EXERCISE →
Find "Of the following point" in the material below, then copy that line and every subsequent line to the end, exactly.

RECORDS SUPPLIED →
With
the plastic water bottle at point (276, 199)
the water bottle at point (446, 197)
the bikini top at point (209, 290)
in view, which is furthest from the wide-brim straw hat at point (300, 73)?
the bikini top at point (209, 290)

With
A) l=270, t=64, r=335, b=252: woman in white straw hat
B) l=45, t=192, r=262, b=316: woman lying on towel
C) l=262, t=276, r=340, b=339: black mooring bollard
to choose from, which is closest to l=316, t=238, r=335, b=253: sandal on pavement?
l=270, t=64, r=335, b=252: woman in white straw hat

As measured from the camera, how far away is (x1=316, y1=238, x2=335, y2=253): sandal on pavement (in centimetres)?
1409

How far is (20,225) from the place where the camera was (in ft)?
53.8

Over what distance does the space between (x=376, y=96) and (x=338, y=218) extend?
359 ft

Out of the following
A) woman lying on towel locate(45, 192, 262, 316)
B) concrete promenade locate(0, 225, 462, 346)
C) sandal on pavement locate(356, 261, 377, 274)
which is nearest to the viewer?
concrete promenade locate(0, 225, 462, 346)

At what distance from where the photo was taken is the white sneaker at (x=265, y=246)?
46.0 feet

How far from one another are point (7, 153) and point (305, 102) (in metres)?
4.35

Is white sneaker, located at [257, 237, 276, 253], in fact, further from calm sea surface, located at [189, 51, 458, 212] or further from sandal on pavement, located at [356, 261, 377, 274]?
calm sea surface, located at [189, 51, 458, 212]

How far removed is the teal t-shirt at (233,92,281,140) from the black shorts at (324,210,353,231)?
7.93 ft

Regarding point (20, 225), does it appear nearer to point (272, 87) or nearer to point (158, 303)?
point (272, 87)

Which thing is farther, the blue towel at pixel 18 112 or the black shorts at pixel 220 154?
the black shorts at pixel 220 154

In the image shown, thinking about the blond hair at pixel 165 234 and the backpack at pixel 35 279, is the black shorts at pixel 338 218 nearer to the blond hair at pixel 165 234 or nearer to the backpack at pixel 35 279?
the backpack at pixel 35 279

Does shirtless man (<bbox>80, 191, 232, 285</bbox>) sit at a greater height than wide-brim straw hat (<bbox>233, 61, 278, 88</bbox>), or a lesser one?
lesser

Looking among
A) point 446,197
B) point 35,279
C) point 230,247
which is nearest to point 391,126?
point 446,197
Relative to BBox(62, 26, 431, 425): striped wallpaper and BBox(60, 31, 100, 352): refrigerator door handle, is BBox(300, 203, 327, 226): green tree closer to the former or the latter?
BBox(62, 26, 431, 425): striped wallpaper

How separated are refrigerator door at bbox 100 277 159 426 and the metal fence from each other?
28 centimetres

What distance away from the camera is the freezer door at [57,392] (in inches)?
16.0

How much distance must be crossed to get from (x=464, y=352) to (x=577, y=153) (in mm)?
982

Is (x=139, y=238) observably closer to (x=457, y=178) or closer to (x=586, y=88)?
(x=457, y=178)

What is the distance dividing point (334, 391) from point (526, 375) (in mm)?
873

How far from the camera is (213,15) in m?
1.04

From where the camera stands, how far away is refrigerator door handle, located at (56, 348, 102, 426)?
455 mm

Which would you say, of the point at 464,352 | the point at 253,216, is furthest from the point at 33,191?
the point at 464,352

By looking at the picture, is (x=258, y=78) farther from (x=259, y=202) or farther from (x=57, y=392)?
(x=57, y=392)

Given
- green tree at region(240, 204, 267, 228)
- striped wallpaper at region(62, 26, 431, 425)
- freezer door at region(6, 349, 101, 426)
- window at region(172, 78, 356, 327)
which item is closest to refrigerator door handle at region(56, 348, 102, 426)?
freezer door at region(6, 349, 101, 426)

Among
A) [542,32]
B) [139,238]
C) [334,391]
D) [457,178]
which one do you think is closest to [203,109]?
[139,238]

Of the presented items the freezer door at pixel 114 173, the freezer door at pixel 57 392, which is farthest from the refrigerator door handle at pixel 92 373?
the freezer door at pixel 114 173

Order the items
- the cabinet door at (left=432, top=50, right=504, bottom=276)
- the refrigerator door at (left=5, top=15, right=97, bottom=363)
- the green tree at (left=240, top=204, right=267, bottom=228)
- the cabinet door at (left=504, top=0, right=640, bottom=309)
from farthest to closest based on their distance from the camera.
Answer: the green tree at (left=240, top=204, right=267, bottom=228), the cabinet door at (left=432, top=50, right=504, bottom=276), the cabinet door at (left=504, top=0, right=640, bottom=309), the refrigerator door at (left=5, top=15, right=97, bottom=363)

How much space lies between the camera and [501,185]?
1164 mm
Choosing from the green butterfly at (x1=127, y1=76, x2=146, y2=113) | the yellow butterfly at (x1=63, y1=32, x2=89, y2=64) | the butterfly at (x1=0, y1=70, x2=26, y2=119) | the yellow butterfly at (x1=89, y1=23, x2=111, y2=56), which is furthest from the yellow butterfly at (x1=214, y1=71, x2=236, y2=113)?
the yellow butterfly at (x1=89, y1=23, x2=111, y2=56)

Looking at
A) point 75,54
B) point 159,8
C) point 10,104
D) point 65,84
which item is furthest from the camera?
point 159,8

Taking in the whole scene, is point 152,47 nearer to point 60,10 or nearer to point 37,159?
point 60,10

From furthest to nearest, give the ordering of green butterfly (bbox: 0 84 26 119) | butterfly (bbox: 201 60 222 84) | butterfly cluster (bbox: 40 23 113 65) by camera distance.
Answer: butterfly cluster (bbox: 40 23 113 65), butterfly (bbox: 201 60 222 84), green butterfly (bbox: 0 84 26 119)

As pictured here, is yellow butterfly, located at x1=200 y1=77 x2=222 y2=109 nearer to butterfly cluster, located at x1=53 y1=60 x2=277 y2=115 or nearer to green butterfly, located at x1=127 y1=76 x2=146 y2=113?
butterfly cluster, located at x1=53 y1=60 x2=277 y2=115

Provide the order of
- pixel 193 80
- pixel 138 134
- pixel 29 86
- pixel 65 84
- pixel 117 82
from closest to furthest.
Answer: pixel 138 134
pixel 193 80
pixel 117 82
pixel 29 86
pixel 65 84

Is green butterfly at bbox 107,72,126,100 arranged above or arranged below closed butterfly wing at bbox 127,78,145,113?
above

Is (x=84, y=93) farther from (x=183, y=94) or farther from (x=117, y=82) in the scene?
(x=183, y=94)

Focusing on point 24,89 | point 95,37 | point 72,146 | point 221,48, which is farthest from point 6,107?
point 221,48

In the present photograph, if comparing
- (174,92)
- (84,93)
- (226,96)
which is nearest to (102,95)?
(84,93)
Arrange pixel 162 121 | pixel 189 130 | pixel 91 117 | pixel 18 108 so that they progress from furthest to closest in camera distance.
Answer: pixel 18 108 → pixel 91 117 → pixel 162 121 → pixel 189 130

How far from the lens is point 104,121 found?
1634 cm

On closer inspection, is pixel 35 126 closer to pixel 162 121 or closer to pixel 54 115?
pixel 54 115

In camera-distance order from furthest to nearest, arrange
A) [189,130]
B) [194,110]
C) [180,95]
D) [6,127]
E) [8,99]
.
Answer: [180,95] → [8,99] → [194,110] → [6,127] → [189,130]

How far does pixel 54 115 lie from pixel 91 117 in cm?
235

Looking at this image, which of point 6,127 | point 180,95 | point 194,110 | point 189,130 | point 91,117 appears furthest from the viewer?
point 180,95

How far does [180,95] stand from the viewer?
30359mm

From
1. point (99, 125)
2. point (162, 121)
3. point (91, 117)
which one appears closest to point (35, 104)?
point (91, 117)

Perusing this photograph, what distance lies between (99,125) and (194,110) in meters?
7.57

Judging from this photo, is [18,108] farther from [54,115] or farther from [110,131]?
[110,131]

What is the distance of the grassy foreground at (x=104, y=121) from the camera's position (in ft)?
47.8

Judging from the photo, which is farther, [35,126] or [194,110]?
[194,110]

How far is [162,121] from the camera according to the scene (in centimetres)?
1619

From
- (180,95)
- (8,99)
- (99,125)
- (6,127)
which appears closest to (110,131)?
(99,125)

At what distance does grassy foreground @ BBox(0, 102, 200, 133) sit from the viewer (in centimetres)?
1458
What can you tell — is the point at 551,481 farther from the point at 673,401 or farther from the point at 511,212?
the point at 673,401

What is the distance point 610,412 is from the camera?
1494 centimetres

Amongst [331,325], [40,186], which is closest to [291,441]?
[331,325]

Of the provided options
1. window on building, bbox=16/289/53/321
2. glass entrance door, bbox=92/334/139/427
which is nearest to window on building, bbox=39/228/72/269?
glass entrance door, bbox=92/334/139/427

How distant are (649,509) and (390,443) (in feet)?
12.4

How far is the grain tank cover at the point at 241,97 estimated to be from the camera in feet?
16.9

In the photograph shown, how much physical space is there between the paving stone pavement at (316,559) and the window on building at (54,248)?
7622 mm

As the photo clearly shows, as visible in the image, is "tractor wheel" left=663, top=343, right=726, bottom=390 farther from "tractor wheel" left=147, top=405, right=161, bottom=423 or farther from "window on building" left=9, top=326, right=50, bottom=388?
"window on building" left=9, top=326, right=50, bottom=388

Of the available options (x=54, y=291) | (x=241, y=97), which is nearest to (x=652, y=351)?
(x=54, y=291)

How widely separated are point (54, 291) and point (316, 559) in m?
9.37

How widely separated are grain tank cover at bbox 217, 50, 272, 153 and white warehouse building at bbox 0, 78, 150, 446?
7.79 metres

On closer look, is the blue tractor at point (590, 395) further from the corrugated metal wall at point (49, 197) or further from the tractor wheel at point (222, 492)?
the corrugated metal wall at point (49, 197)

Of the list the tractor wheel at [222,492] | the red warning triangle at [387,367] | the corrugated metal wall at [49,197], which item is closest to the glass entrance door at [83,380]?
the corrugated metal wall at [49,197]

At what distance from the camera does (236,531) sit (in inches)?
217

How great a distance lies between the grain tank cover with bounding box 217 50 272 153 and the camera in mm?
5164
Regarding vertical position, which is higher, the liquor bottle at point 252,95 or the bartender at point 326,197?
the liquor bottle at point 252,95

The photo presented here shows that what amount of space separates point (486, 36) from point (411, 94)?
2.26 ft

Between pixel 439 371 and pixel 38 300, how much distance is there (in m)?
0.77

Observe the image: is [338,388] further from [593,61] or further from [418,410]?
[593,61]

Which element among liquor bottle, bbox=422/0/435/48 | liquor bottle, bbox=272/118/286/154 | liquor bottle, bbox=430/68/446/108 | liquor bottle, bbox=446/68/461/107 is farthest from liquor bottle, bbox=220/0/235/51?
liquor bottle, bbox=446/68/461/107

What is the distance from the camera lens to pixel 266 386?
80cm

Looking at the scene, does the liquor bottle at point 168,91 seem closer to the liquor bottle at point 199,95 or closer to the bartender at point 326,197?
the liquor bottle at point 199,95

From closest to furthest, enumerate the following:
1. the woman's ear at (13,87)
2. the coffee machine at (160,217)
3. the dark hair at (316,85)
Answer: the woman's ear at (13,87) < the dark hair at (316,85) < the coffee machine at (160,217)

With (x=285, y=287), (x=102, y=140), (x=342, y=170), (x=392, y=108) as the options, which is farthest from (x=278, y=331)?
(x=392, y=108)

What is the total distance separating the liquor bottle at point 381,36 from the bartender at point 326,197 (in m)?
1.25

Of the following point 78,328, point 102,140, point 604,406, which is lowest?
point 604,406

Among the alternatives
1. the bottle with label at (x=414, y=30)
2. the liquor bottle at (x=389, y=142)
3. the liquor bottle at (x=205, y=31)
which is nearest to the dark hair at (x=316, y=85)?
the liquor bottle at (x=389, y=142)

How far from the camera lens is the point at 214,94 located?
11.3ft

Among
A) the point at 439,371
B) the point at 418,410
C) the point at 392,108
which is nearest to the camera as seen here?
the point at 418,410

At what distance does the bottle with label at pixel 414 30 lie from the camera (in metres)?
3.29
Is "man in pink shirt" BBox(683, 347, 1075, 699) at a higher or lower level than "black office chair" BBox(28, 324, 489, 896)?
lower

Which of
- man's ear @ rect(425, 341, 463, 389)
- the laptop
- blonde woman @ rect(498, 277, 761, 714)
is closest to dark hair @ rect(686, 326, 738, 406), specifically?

RESULT FOR THIS EXERCISE →
Of the following point 78,328, point 102,140, point 604,406, which is lowest?
point 604,406

Among the alternatives
1. the bottle with label at (x=414, y=30)
2. the liquor bottle at (x=389, y=142)
3. the liquor bottle at (x=205, y=31)
which is nearest to the dark hair at (x=316, y=85)?
the liquor bottle at (x=389, y=142)

How far from the camera lens is the point at 214,94 located?
11.3ft

Among
A) the point at 439,371
B) the point at 418,410
C) the point at 392,108
which is nearest to the camera as seen here?
the point at 418,410

At what distance does the bottle with label at pixel 414 30 lie from the camera (in metres)?
3.29
Is "man in pink shirt" BBox(683, 347, 1075, 699) at a higher or lower level than "black office chair" BBox(28, 324, 489, 896)?
lower

Which of
- man's ear @ rect(425, 341, 463, 389)
- the laptop
- blonde woman @ rect(498, 277, 761, 714)
is closest to dark hair @ rect(686, 326, 738, 406), specifically?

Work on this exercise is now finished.